Чайковский подался вперед и протянул руки, словно собираясь заключить ее в объятия. Он провел ладонями от ее виска до плеч, затем до талии, точно следуя рисунку фигуры, оконтуренной огнем фейерверка. Странно, что она не слышала его громко стучащего сердца. Осмелев, он водил руками над ее прической, почти касался маленьких ушей и нежных волос на долгой шее. Тальма соскользнула, и ее сильные округлые плечи матово белели в темноте.
Внутренне лицо Петра Ильича плакало от странного, горестного счастья. Они были так близки сейчас и так безнадежно разъединены. И казалось, Надежда Филаретовна ощущает нечто, удерживающее ее в беседке, но не позволяющее оглянуться. Она дышала прерывисто, раз даже тихонько застонала, и жалоба эта странно отозвалась в Чайковском. Некогда испытанное к Дезире Д'Арто вновь ожило в нем.

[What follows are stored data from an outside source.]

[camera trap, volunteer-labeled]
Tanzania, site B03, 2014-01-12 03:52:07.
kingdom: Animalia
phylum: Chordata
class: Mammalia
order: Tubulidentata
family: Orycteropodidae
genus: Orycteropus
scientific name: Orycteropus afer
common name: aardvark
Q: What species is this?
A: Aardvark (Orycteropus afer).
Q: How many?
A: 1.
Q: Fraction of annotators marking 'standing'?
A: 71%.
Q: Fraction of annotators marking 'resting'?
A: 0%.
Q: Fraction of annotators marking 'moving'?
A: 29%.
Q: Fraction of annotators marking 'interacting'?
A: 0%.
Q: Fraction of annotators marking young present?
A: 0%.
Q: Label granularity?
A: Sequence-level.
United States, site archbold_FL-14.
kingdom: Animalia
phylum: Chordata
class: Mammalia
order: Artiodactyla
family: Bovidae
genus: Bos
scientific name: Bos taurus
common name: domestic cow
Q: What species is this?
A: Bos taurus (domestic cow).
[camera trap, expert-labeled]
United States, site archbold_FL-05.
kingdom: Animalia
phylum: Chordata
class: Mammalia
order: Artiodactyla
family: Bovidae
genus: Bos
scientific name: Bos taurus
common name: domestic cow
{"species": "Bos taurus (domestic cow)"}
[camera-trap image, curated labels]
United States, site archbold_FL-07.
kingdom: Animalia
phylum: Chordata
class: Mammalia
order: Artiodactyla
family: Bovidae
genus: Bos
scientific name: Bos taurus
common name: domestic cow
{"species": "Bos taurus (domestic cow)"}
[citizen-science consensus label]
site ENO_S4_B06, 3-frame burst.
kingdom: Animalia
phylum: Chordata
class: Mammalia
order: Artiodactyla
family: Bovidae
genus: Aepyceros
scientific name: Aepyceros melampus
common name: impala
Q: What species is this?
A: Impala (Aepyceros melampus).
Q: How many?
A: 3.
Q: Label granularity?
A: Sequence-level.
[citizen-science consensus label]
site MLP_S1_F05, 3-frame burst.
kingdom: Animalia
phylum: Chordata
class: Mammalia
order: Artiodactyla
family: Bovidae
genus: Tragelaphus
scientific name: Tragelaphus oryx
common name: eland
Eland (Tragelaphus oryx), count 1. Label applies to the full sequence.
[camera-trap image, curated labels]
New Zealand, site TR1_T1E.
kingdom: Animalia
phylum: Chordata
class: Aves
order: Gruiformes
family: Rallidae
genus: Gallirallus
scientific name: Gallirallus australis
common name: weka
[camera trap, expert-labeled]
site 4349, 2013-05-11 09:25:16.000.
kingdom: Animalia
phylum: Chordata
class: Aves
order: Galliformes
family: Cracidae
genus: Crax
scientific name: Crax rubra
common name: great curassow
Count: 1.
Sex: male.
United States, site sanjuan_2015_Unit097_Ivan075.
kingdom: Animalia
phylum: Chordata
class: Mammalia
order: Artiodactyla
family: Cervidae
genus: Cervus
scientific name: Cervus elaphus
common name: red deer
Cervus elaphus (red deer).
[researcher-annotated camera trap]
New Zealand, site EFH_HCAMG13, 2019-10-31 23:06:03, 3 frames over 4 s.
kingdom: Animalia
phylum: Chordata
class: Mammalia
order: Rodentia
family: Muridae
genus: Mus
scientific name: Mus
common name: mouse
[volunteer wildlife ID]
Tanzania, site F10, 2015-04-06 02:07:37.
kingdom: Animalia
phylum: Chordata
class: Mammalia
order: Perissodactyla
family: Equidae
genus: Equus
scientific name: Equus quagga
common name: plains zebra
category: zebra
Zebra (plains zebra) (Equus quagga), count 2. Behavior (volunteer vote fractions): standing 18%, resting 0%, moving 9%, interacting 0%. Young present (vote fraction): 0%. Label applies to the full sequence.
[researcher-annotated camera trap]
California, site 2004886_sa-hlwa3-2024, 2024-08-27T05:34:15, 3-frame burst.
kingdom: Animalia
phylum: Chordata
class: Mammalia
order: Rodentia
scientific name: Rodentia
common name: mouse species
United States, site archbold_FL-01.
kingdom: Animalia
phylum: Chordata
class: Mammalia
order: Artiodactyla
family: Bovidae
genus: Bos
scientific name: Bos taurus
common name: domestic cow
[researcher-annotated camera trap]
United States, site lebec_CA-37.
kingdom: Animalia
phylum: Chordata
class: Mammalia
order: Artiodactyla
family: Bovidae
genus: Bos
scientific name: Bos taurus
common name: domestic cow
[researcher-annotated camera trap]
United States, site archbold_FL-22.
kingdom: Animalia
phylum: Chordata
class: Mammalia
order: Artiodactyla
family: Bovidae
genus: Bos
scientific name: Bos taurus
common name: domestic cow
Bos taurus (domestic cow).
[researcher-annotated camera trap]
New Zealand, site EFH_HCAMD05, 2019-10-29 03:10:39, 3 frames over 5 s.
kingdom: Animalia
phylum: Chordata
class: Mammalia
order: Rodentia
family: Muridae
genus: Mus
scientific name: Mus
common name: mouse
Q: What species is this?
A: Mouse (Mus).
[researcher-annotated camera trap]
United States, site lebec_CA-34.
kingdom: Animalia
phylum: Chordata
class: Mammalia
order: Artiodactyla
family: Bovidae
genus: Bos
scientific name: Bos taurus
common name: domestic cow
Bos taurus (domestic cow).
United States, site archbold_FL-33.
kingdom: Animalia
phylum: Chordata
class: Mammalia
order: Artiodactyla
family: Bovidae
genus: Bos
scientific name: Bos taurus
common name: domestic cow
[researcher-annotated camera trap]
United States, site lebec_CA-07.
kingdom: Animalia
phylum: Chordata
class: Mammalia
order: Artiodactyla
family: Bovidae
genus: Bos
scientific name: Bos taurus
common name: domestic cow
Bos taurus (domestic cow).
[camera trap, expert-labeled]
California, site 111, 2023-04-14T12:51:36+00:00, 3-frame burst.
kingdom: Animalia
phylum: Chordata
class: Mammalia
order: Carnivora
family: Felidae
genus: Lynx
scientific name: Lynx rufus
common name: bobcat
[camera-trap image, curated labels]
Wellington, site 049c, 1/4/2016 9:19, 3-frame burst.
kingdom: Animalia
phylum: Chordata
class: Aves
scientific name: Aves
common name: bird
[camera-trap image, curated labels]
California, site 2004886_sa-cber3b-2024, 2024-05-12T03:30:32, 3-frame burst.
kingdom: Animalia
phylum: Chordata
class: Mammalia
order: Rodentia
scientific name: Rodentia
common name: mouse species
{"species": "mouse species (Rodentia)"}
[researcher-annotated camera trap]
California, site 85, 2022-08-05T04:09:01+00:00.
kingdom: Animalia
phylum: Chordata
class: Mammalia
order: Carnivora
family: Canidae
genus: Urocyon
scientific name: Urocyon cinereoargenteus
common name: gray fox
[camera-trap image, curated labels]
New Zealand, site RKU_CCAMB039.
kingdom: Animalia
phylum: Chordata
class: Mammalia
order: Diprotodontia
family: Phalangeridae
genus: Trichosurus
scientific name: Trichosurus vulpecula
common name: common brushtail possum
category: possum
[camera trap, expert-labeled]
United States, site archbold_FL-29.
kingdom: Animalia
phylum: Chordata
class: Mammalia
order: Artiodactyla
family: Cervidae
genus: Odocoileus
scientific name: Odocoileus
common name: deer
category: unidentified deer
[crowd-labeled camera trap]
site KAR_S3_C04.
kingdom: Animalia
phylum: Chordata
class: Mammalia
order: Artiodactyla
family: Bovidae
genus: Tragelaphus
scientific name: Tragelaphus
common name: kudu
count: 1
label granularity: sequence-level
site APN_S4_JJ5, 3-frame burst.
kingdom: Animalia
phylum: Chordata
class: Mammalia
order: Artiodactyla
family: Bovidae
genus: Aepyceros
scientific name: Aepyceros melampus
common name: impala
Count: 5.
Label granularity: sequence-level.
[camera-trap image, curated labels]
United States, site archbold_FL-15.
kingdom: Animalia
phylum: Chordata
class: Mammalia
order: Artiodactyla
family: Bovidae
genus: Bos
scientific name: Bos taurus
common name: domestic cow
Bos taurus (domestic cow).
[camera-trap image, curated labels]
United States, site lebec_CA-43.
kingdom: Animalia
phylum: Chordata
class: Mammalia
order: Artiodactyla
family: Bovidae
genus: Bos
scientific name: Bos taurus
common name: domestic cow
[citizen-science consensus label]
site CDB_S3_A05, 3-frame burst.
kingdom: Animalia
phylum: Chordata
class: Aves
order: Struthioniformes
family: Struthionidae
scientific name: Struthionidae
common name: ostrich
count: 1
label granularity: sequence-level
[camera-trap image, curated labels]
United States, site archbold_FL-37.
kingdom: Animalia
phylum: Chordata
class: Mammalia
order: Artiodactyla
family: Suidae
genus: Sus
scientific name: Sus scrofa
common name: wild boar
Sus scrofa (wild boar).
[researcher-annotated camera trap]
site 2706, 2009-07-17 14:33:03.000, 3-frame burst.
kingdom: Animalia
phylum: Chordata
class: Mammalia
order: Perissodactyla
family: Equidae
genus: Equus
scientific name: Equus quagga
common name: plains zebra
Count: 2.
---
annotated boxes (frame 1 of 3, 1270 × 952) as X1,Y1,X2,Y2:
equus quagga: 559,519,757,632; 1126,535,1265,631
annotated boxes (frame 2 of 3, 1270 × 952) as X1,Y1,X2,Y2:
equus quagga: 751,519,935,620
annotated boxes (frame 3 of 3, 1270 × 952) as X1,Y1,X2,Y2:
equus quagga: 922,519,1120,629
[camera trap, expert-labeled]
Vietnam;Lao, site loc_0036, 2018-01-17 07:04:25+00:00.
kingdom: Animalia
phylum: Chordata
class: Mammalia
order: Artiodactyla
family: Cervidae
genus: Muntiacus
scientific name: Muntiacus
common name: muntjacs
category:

В полубреду услышал он какие-то голоса: капризный — детский и резкий, недовольный — взрослый. И тут Надежда Филаретовна прошептала: «Боже мой!», выбежала из беседки, и шаги ее зашуршали по песку…
Петр Ильич с трудом перелез через ограду и свалился прямо в руки Алешке.
— Господи, а я-то маюсь! Думал, несчастье какое.
— Ври больше, небось в три листика играл. — Петр Ильич шатнулся и жалобно попросил: — Дай руку, Алешенька…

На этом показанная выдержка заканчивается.